:: Source ::

Re: closure Jumping in EFIM Close Algorithm
Date: July 27, 2020 12:28AM
Hi,
I will try to explain this optimization with a simple example.
Let's say that we have a database containing only three transactions:
Transaction 1: A B C D E F
Transaction 2: A B C D E F
Transaction 3: A B C
Then, the algorithm will star to search for the closed itemsets. At some point the algorithm will find {A,B,C} and will then want to extend that itemset further to find larger itemsets starting with {A,B,C}.
The algorithm will count what items could extend {A,B,C}. The answer is:
"D" and it appears two times after {A,B,C}
"E" and it appears two times after {A,B,C}
"F" and it appears two times after {A,B,C}
Because all the items D, E, and F that could extend {A,B,C} have the same support (two times), then we can directly jump to the itemset {A,B,C,D,E,F} and we know that this itemset will be closed.
The other itemsets starting with ABC like ABCD, ABCE, ABCF, ABCDE, ABCDF etc cannot be closed because they will all have a support of 2, and {ABCDEF} has a support of 2.
This is the reason why we can jump directly to ABCDEF... This will save time because we dont need to explicitly check ABCD, ABCE etc...
So this is an optimization for closed itemset mining.
Hope that this is more clear.
Best regards,
Philippe

:::
:: Excerpted data ::

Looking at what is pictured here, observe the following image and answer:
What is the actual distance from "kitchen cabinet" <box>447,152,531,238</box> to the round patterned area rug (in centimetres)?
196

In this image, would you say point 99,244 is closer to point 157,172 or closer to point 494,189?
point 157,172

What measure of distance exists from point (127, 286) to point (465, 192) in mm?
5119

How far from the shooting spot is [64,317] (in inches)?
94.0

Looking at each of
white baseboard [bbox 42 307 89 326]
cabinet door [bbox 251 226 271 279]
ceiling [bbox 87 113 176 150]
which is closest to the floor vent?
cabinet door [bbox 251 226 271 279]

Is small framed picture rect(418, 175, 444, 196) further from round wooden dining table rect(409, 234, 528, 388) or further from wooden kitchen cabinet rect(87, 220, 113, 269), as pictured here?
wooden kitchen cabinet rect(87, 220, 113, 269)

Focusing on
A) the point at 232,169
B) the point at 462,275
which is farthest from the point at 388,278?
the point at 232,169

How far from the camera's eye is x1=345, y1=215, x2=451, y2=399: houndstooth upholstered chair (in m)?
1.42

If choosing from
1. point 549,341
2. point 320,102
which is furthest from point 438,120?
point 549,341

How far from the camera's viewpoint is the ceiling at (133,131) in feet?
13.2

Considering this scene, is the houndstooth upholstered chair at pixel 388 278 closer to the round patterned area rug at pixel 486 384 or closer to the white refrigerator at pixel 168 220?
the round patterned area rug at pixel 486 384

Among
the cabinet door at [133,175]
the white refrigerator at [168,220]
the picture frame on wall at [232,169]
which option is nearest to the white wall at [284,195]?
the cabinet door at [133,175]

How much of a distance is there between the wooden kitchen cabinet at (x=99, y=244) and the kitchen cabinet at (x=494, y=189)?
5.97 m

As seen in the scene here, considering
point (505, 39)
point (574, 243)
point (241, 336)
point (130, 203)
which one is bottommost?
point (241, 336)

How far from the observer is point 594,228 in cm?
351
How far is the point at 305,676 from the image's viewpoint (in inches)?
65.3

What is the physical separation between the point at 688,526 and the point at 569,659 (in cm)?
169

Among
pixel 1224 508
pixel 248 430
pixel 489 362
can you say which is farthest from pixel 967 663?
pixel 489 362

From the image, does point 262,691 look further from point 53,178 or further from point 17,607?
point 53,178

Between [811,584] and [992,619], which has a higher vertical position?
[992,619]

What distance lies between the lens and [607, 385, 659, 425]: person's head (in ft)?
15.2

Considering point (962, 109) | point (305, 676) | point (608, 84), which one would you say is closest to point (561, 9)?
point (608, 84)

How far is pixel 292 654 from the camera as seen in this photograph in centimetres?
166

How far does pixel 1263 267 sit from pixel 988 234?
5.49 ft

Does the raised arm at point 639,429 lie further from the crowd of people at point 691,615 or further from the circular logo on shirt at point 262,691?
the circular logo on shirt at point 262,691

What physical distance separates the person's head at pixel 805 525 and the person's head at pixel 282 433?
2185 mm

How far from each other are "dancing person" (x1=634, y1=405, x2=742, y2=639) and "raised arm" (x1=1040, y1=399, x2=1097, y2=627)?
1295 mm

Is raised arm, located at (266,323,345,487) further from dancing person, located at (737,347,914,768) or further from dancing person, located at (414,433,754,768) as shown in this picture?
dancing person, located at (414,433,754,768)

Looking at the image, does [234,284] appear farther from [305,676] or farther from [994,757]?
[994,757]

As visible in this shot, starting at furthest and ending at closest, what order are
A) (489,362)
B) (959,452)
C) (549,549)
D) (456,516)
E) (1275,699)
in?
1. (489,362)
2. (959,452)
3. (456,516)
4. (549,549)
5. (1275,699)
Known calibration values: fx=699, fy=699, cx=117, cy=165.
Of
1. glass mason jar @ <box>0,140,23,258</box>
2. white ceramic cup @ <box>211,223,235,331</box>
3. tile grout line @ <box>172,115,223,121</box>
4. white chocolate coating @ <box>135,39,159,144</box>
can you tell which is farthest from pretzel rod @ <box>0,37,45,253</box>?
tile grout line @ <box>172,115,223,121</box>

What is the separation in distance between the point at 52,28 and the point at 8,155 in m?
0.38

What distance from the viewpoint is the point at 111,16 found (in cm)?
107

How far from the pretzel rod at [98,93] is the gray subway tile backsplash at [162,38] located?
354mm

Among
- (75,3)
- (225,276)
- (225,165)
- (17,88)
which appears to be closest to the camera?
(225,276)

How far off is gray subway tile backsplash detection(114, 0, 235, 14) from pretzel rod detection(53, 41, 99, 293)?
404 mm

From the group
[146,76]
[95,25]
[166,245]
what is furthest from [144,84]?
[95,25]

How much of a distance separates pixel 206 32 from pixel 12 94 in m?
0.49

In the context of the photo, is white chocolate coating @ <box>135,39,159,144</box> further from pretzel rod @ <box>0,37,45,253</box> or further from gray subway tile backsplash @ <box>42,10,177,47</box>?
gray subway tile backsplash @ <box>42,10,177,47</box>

:::

■ **To be done**
1/ Answer from the post on closure jumping:
(a) How many transactions does the example database contain?
(b) How many times do "D", "E" and "F" each appear after {A,B,C}?
(c) To which itemset can the algorithm jump directly?
2/ Reproduce everything in the post from "The algorithm will count" down to "support of 2.".
Draw only on the post when answering.

■ **Solution set**
1/
(a) Three.
(b) Two times each.
(c) {A,B,C,D,E,F}.

2/
The algorithm will count what items could extend {A,B,C}. The answer is:
"D" and it appears two times after {A,B,C}
"E" and it appears two times after {A,B,C}
"F" and it appears two times after {A,B,C}
Because all the items D, E, and F that could extend {A,B,C} have the same support (two times), then we can directly jump to the itemset {A,B,C,D,E,F} and we know that this itemset will be closed.
The other itemsets starting with ABC like ABCD, ABCE, ABCF, ABCDE, ABCDF etc cannot be closed because they will all have a support of 2, and {ABCDEF} has a support of 2.